▶ **Excerpt to read**

= Beginning of Section =

But I was relistening to the album just today and I thought – what if its true? Not the part about the dehumanisation – that idea is contaminated by its mere association with HSC English. But what if we’ve suddenly stopped talking to each other. One of the things that’s always irked me about Americans is their unerring partisanship. What if that’s caused by the fact that people have just stopped talking to those they disagree with?

In many countries, the left/right divide is becoming increasingly blurred by a shift towards what is contemptuously called managerialism – the idea that what works is what should be adopted. But the exact opposite is happening in America where a very strong duality is emerging in terms of solutions to America’s most pressing problems. In economics, we can solve future crises through deregulation and trickle down economics – or by intelligent regulation and government stimulus. In education, we can shift to merit pay and school vouchers or we can throw more money at schools.

But why is this happening? I blame political correctness. No – not the kind you normally hear people complaining about where you can’t call African-Americans the N word or homosexuals the F word, unless you yourself are African-American or LGBT-identifying. I mean the idea that you’re not allowed to talk about politics or religion at the dinner table. It’s no longer polite conversation. And this is particularly strong in America (where political correctness – the much maligned kind – is also particularly strong). I’m not sure why – perhaps its a particular confluence of factors – the American tendency to be effusive in their conversation, combined with their tendency to be reserved except with their closest friends.

In any case, this lack of communication has a particularly malicious effect upon democracy. Democracy presumed that there would be a vigourous marketplace of ideas where different ideas could be contested. And it need not be at a particularly high level of discourse – it could be as simple as throwing slogans back and forth at one another. But if those conversations are frank, then I think some real good comes from it.

If you look at the most controversial topics which are the most taboo topics, abortion for example, you’ll find that they are the topics which we should be discussing the most. I don’t see why a pro-life advocate can’t understand the very strong points that a pro-choice advocate would make. Yes, there is a life (or potential life) at stake but aren’t you effectively forcing a woman to carry a child for 9 months against her will? Of all the cruel and unusual things we might do to criminals, are any of them worse than forcing someone to carry a foreign body inside of you for 9 months interfering with your entire life for that period, making you crazy and hormonal and culminating in an excruciatingly painful birth?

= End of Section =

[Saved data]
= Beginning of Section =

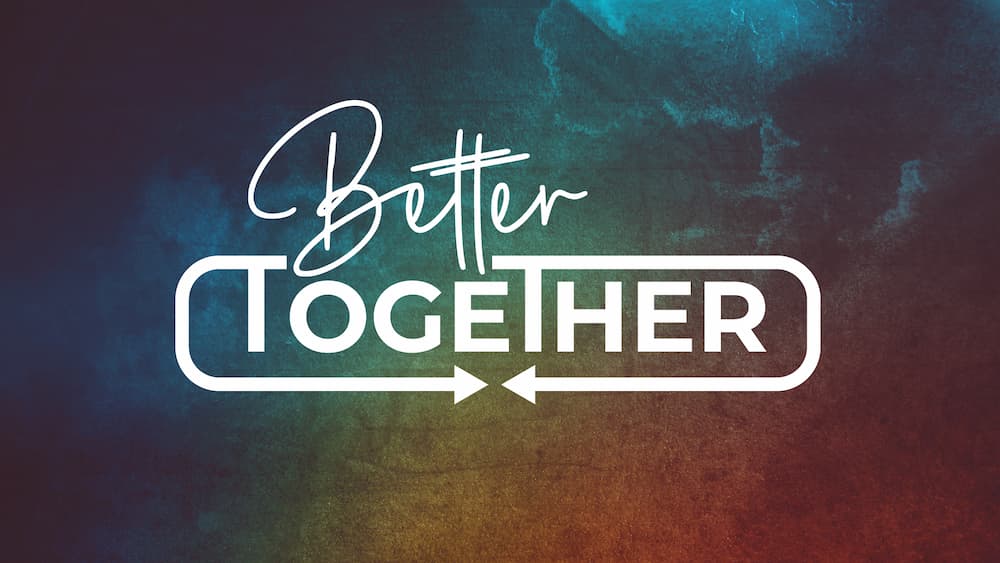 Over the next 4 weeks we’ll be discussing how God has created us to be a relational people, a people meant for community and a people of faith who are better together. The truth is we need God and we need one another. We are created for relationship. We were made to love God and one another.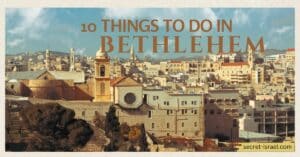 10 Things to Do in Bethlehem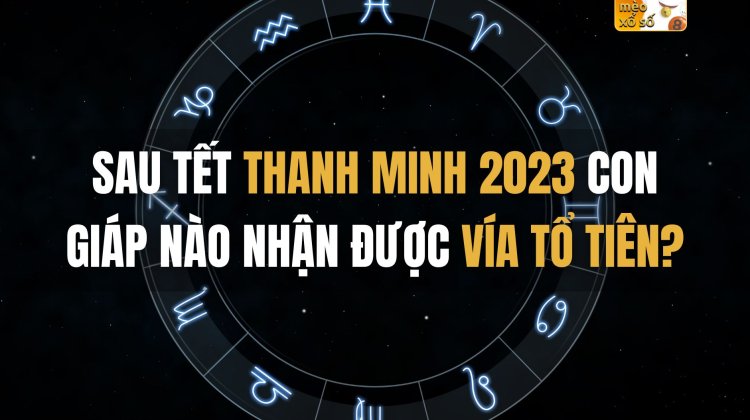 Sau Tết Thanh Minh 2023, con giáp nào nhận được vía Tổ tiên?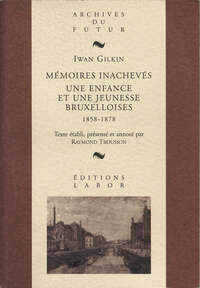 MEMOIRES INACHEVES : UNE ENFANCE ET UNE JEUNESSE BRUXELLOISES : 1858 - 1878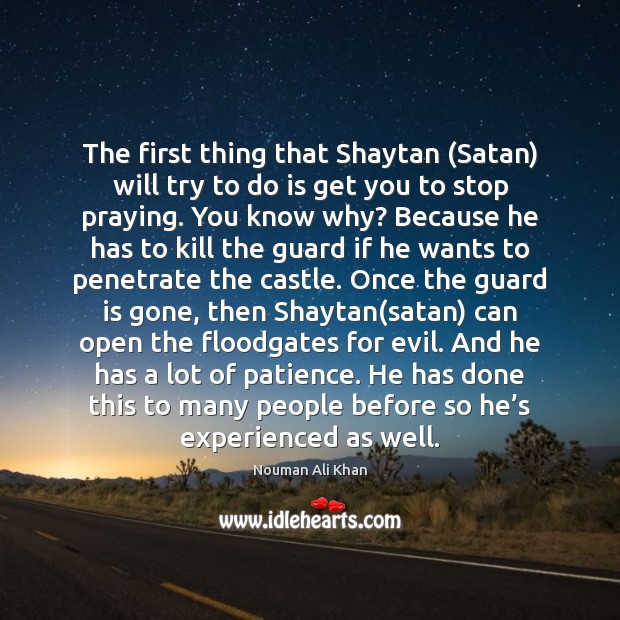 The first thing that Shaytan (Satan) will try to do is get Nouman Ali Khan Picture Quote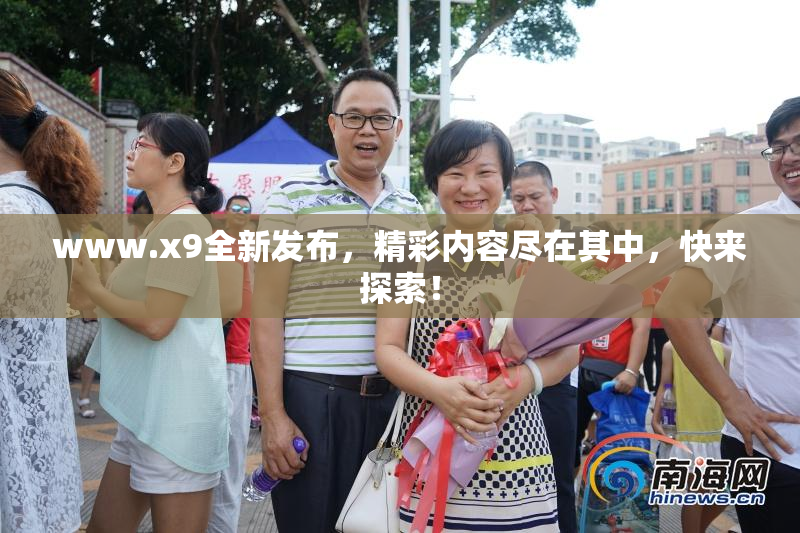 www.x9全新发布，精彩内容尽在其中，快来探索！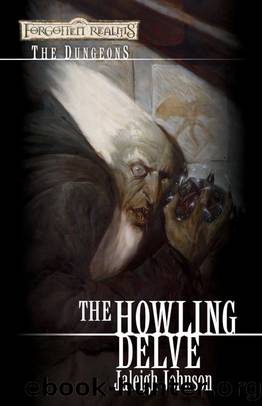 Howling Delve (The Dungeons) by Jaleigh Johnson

= End of Section =

▶ **Work instructions**
A - In the essay on political talk, what does the writer blame for the growing divide in America?
B - Pick up the essay on political talk right after its last sentence and keep writing in the same voice.
You won't need the saved data for anything here.

▶ **Solved problems**
A - The writer blames the form of political correctness that says you're not allowed to talk about politics or religion at the dinner table.

B -
And why can’t a pro-choice advocate see the equally powerful and valid points made by a pro-life advocate? Even if a foetus is not “alive”, isn’t it a potential life that you’re destroying? But for your act, doesn’t that foetus have a 90% chance of surviving? Perhaps that child was the result of a rape – but that isn’t the fault of the child you are destroying. Do we still believe that

And yet there are still so many ardent advocates of one position who see the slightest undermining of their position as a grevious injury to themselves. During the health care reform debate, liberal Congressmen threatened to vote against the bill because it didn’t fund (some) abortion procedures. Likewise, conservative Congressmen threatened to vote against it because it funded some abortion procedures. Isn’t that ludicrous that abortion somehow became the lynchpin for such a major reform?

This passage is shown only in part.